North East England Chamber of Commerce’s latest economic survey shows further improvements in business confidence and performance after a tough 12 months, but the headline results mask the ongoing struggles of specific sectors like retail and hospitality.
Despite an improvement from the end of 2020, the results showed many indicators still firmly in negative territory with UK sales at –18.2 points and export sales at –17.9 points. Cashflow for all businesses continues to be a challenge at –18.8 points.
Chamber President, Lesley Moody, MBE (AES Digital) said: “These survey results give us the first picture of what the past year has done to our businesses. From the initial, catastrophic economic shock we saw in the second quarter, through months of uncertainty and ever-changing restrictions, firms in the North East have been through a lot.
“The data from the start of the year shows that overall confidence, while still very low, is improving. Yet this masks enormous disparities between those sectors that have been able to return to something akin to normality and those who remain under the tightest restrictions.
“These results show that businesses foresee a much better year ahead than the one they’ve just endured.

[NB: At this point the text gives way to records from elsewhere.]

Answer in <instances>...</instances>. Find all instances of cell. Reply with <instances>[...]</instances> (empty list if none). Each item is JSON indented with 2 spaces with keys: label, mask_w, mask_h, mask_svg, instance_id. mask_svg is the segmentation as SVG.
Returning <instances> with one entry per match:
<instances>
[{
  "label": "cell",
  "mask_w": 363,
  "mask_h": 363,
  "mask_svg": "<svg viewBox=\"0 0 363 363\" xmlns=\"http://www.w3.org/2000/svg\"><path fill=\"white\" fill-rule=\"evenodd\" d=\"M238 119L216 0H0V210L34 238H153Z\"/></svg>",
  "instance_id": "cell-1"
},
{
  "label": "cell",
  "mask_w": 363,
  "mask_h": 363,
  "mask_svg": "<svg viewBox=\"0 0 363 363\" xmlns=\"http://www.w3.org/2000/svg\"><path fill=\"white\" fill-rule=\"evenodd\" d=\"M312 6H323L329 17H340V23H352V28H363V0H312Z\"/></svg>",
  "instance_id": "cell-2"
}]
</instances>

However, factors beyond Covid also hinder our firms, as the impact of Brexit on our export performance shows.
“We must not allow this positivity to hide the challenge that now faces us. ‘Levelling up’ has become more important than ever. Our region has been hit hard and must be supported to recover and become more resilient.”
Within the report the most commonly cited factors surrounding businesses success related to the ability to adapt to challenging circumstances. They included the increased use of online technologies, finding new ways of supporting clients and bringing forward innovations.
Respondents also stressed the value they found in customer loyalty and the strength of existing relationships. Businesses praised customers who had stuck with them during difficult times and who had been responsive to new ways of product and service delivery.
The pandemic has altered working lives of most employees and factors associated with staff were also commonly reported including a willingness to work in different ways and being committed to ensuring the business’s survival.
Businesses also reported the benefits of various Government support schemes such as loans, rates holidays and the Job Retention Scheme. Results showed barriers to success were the impact of Brexit, disruption to supply chains due to the new EU trading arrangements and the pandemic. A slump in confidence among customers was also having a detrimental impact as was financial difficulties caused by lack of demand and inabilities to secure new funding at acceptable rates.
Durham University Business School is the associate sponsor of the Chamber economic survey.